== Segment start ==

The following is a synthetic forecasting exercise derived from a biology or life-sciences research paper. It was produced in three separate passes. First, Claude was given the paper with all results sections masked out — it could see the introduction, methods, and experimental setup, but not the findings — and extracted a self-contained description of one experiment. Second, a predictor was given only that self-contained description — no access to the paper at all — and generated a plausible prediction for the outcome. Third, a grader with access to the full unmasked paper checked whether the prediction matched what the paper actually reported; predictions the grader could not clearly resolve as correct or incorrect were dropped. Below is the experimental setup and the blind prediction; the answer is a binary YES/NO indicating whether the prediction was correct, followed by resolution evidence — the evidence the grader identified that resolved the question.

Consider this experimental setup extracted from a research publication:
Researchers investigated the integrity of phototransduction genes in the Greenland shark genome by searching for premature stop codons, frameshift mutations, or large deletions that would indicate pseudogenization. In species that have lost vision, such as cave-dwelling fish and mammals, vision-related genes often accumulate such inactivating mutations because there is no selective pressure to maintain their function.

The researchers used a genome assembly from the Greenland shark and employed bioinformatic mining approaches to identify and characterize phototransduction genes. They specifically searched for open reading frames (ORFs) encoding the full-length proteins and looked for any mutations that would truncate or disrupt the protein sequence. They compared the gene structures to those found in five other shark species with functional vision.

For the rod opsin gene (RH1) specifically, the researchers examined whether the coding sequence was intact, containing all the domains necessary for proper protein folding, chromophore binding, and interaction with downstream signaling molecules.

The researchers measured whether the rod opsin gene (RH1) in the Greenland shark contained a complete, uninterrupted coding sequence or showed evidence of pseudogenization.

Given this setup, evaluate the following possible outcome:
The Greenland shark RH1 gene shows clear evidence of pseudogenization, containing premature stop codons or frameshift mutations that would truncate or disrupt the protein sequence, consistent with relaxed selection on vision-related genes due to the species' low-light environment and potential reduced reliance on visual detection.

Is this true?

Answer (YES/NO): NO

== Segment end ==

What is expected -
Look back at the entries above and repeat, unchanged, every line from the line holding "For the rod" through the line holding "The researchers measured".

Answer space -
For the rod opsin gene (RH1) specifically, the researchers examined whether the coding sequence was intact, containing all the domains necessary for proper protein folding, chromophore binding, and interaction with downstream signaling molecules.

The researchers measured whether the rod opsin gene (RH1) in the Greenland shark contained a complete, uninterrupted coding sequence or showed evidence of pseudogenization.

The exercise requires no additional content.